:: Fonte ::
Na semana em que são comemoradas as lutas do povo negro, no Dia da Consciência Negra (20 de novembro), alguns números divulgados pela pesquisa “Racismo e Violência contra Quilombos no Brasil”, deixam vários representantes dessas comunidades entristecidos, conforme foram ouvidos pelo Expresso na Perifa.
O levantamento foi desenvolvido pela Coordenação Nacional de Articulação das Comunidades Negras Rurais Quilombolas (Conaq) e a Terra de Direitos, que registra os diversos tipos de violência contra quilombos ocorridas no período de 2018 a 2022. Os dados ressaltam o agravamento das desigualdades e violências historicamente praticadas contra as comunidades quilombolas, sentidas por esses povos há séculos e reveladas já na primeira edição.
Detalhes – No quinquênio analisado foram mapeados 32 assassinatos, com registro de casos em 11 estados e todas as regiões do país – inclusive no Centro-Oeste, que não havia registrado casos na 1ª edição.
Conflitos fundiários e violência de gênero estão entre as principais causas dos assassinatos de quilombolas no Brasil. Ao menos 13 quilombolas foram mortos no contexto de luta e defesa do território.
“Como mulher quilombola e advogada popular, sinto que esses números trazem visibilidade às violências sofridas nos territórios. É intensamente triste saber que em cinco anos temos quase o mesmo número de quilombolas assassinados que o levantado na pesquisa anterior, referente aos assassinatos ocorridos entre 2008 a 2017. Ou seja, temos um aumento da violência nos quilombos nos últimos anos”, lamenta Kathleen Tie, advogada popular da Terra de Direitos e quilombola da comunidade Pedro Cubas de Cima, localizada em Eldorado (SP).
Esse sentimento de insegurança também é compartilhado por Jurandy Wellington Pacífico, presidente do Instituto Mãe Bernadete e coordenador-geral da Asseba (Associação dos Sambadores e Sambadeiras do Estado da Bahia).
:::
:: Dados fornecidos ::
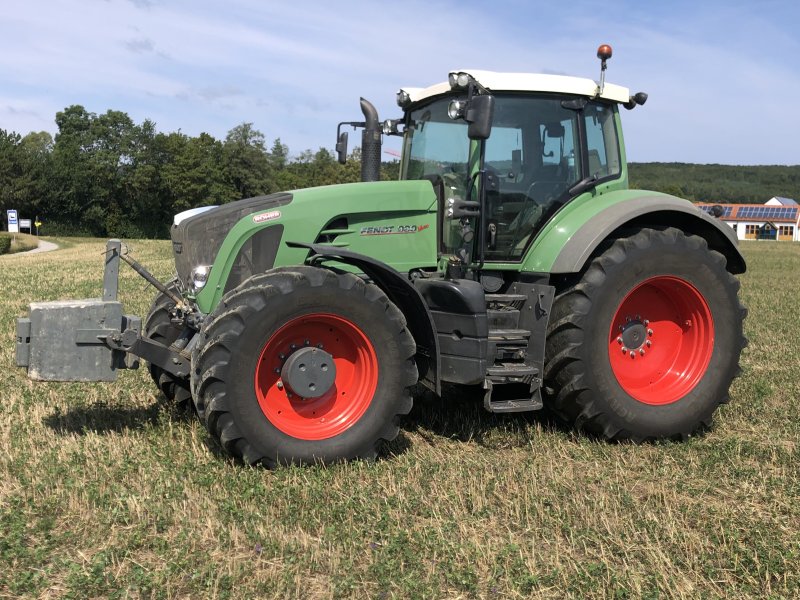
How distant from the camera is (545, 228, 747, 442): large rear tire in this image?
5363 millimetres

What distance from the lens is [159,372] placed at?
6.00 metres

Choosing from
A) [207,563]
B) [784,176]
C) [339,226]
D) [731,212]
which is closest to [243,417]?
[207,563]

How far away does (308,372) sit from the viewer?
4.85 metres

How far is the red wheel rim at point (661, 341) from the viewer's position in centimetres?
581

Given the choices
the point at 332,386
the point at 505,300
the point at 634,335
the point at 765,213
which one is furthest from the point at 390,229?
the point at 765,213

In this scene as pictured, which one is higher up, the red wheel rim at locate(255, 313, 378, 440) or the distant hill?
the distant hill

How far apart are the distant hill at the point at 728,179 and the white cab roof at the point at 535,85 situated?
136849 millimetres

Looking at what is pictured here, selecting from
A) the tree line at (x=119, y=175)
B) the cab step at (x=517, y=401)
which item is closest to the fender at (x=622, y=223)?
the cab step at (x=517, y=401)

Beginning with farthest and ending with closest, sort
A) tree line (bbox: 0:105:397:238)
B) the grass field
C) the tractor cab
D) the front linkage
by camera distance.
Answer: tree line (bbox: 0:105:397:238) < the tractor cab < the front linkage < the grass field

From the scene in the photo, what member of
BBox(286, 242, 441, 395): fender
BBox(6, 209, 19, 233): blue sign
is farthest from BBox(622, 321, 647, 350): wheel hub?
BBox(6, 209, 19, 233): blue sign

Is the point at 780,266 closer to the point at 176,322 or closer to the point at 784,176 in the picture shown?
the point at 176,322

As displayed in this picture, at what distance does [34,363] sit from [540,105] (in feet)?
12.6

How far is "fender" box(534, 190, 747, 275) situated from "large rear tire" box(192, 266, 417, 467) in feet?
4.48

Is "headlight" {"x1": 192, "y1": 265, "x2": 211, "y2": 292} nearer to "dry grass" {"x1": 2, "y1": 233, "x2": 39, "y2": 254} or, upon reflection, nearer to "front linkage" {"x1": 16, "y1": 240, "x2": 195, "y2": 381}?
"front linkage" {"x1": 16, "y1": 240, "x2": 195, "y2": 381}
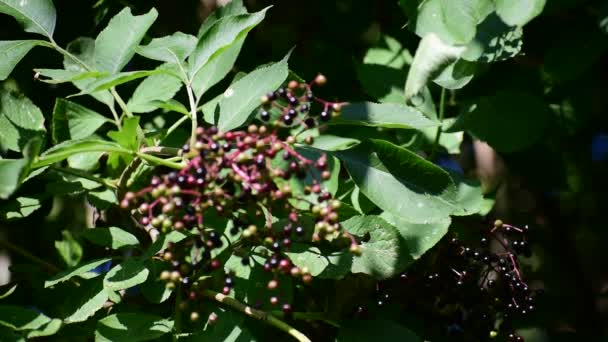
:::
* [Instrução dada A] Reescreva o trecho da reportagem sobre violência contra quilombos, começando em "Detalhes – No" e terminando em "defesa do território.", trocando "assassinatos" por "homicídios".
* [Instrução dada B] Segundo a reportagem sobre violência contra quilombos, quantos assassinatos foram mapeados no período de 2018 a 2022?
* [Instrução dada C] Dê sequência à reportagem sobre violência contra quilombos a partir do ponto em que ela para.
Os registros não são necessários aqui.

* [Resposta A]
Detalhes – No quinquênio analisado foram mapeados 32 homicídios, com registro de casos em 11 estados e todas as regiões do país – inclusive no Centro-Oeste, que não havia registrado casos na 1ª edição.
Conflitos fundiários e violência de gênero estão entre as principais causas dos homicídios de quilombolas no Brasil. Ao menos 13 quilombolas foram mortos no contexto de luta e defesa do território.

* [Resposta B] 32 assassinatos.

* [Resposta C]
Jurandy é filho de Maria Bernadete Pacífico, mais conhecida como Mãe Bernadete, que foi uma ialorixá, ativista e líder quilombola, assassinada no dia 17 de agosto deste ano, na casa onde morava no Quilombo Pitanga dos Palmares, na Bahia. Ele também é irmão de Binho do Kilombo, também executado com tiros na mesma região, mas em 2017.
“Fazer parte dessa estatística virou rotina do povo negro no Brasil. Não é questão de vitimizar. É questão de políticas públicas voltadas para nós que não saem do papel, não existem na prática. É nos quilombos que a educação não chega, na periferia a educação não chega. O desenvolvimento não chega nessas comunidades. Então tudo acaba sendo marginalizado”, comenta Jurandy.
Ele ainda reforça: “Minha mãe infelizmente faz parte dessa estatística, mas morreu lutando por aquilo que ela acreditava. Lutava no enfrentamento contra o racismo, no empoderamento da mulher negra. Lutava em busca de políticas afirmativas para os povos tradicionais. Minha mãe acreditava nisso tudo e fazia as coisas certas. E no país às vezes você se torna alvo, como ela foi e meu irmão foi. As políticas públicas, especialmente aos quilombolas, elas têm que sair do papel”.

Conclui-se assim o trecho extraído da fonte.